[Source]
+++

The sensible approach to mistakes in wills is at odds with the harsh line on procedural errors.

The Supreme Court’s decision in Marley v Rawlings at the end of last month has stunned many private client solicitors.

As readers will know, the court unanimously upheld a testator’s intention even though the husband and wife had inadvertently signed one another’s wills by mistake.

It is not just the considerable extension of what is meant by a ‘clerical error’ that has surprised practitioners. What is seen as an even greater leap is the way in which Lord Neuberger – who has a commercial background himself – has introduced commercial concepts into the wills arena.

He said: ‘When interpreting a contract, the court is concerned to find the intention of the party or parties, and it does this by identifying the meaning of the relevant words, (a) in the light of (i) the natural and ordinary meaning of those words, (ii) the overall purpose of the document, (iii) any other provisions of the document, (iv) the facts known or assumed by the parties at the time that the document was executed, and (v) common sense, but (b) ignoring subjective evidence of any party’s intentions.’

He added: ‘When it comes to interpreting wills, it seems to me that the approach should be the same. Whether the document in question is a commercial contract or a will, the aim is to identify the intention of the party or parties to the document by interpreting the words used in their documentary, factual and commercial context.’

I know many private client solicitors find this development quite worrying, and a far cry from the clear cut – if sometimes harsh – approach they are used to. The fear is that this new judgment will lead to too much uncertainty.

What’s more, Neuberger seems to invite the use of witness evidence (albeit not ‘subjective’ evidence) as to what the testator had really intended in their will – a potential can of worms if ever there was one.

He says: ‘In relation to a will, or a provision in a will… it is possible to assist its interpretation by reference to evidence of the testator’s actual intention (for example by reference to what he told the drafter of the will, or another person, or by what was in any notes he made or earlier drafts of the will which he may have approved or caused to be prepared).’

No doubt lawyers are right when they say that the position in relation to errors in wills is now a lot less certain than it was before the ruling last month. But, let’s not forget, it is also a lot fairer. How appalling would it have been if the intention of the testator had been utterly denied because of what was very plainly a complete mistake?

+++

[Rows]
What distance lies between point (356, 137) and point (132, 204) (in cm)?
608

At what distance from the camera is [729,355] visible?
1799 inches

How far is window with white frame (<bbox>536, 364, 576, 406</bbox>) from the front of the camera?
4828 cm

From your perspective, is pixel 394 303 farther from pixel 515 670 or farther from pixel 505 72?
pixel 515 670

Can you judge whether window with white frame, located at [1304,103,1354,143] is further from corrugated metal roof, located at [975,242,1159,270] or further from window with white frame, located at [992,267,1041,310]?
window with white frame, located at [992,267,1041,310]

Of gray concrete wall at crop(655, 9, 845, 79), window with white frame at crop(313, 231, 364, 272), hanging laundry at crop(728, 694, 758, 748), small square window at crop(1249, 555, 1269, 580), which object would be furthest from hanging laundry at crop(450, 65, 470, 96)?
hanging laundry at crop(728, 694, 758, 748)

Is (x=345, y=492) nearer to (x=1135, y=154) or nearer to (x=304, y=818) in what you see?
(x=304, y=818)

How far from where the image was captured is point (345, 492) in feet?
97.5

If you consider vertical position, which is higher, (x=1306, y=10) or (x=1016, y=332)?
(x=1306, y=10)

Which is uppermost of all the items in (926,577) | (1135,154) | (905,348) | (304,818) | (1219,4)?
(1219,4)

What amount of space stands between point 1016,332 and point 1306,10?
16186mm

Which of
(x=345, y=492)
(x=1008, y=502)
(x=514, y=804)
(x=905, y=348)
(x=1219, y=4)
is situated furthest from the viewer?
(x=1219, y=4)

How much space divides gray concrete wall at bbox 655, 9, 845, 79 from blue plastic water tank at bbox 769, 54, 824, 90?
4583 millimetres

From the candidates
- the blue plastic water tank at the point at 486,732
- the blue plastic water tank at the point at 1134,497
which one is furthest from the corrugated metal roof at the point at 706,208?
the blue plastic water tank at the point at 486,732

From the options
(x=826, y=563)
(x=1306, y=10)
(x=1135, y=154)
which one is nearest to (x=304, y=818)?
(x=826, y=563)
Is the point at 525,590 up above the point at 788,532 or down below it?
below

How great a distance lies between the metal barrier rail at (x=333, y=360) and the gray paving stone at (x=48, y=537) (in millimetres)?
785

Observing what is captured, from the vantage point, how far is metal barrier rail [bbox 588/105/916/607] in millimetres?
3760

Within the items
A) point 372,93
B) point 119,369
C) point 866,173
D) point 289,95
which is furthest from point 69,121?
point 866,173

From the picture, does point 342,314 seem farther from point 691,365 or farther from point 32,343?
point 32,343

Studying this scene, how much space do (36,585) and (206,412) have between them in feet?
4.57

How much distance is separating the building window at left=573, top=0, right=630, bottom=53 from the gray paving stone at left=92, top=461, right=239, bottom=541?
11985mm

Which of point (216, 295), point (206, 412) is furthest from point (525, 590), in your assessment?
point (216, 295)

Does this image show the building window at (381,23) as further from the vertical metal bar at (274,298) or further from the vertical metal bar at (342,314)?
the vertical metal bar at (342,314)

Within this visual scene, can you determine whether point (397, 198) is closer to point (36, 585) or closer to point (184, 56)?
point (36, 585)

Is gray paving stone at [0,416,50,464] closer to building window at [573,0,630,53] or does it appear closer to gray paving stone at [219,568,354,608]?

+++

[Goal A]
In the commentary on Marley v Rawlings, what mistake had the husband and wife made?
[Goal B]
Pick up the commentary on Marley v Rawlings after its final sentence and continue it.

[Result A]
They had inadvertently signed one another's wills.

[Result B]
Neuberger’s more ‘contractual’ approach quite literally injects some ‘common sense’ into the issue. If it places the actual wishes of the testator above compliance with technical details, all the better in my view.

Of course, the Supreme Court ruling, which seems to me to be a triumph of justice and fairness over the need to dot every ‘i’ and cross every ‘t’ (I know many lawyers will disagree with me on that), comes just a month after the Appeal Court’s infamous judgment in Mitchell. The subject matter of the two cases was completely different, but still, at the core of the Mitchell ruling was the same tension between fairness on the one hand, and technical compliance on the other.

In Marley, a mistake in a will signature went unpunished by the Supreme Court, but in Mitchell, an error in failing to file a costs budget on time was dealt with harshly by the Court of Appeal. The two courts seem to be travelling in different directions.

So while litigators must now become accustomed to the fact that their every mistake is likely to be keenly punished, those who draft wills for a living have, it seems, been cut a little slack.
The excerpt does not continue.